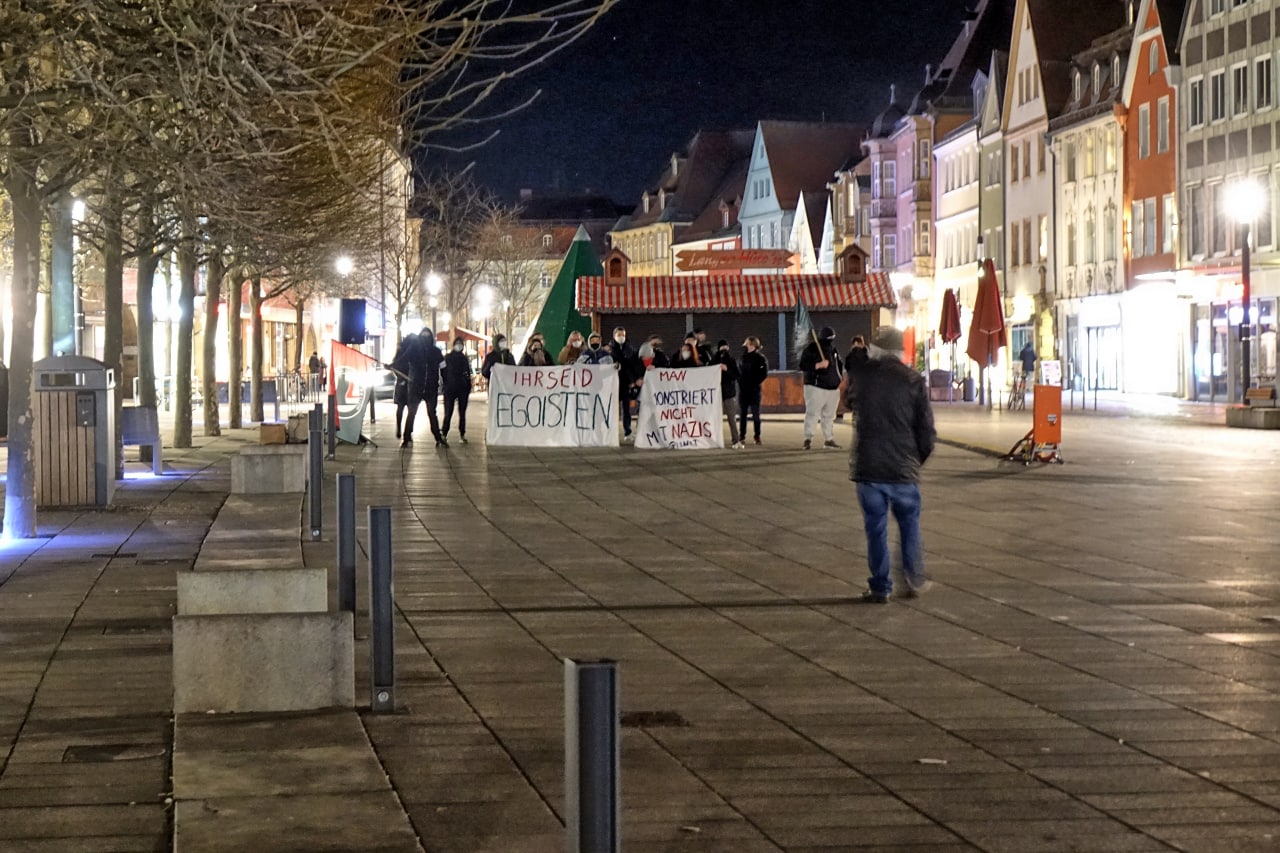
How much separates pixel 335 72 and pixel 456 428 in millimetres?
──────────────────────────────
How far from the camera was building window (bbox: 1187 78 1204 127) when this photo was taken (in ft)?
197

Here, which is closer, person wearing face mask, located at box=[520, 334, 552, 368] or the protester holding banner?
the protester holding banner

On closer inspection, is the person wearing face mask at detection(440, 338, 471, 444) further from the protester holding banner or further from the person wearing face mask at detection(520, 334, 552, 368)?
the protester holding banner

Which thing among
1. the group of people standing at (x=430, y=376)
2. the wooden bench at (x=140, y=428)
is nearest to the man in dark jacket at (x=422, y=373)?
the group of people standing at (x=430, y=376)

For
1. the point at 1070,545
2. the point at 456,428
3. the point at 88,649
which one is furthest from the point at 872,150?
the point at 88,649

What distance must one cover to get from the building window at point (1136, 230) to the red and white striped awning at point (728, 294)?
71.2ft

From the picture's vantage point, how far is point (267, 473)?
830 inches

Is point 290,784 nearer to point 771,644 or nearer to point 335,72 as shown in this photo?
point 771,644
──────────────────────────────
■ **Task description**: Pull out every line of the material above that contains the word "banner". Uppercase and lowercase count as different.

■ **Problem solution**:
Here, which is closer, person wearing face mask, located at box=[520, 334, 552, 368] or the protester holding banner?
the protester holding banner
On closer inspection, is the person wearing face mask at detection(440, 338, 471, 444) further from the protester holding banner or further from the person wearing face mask at detection(520, 334, 552, 368)?
the protester holding banner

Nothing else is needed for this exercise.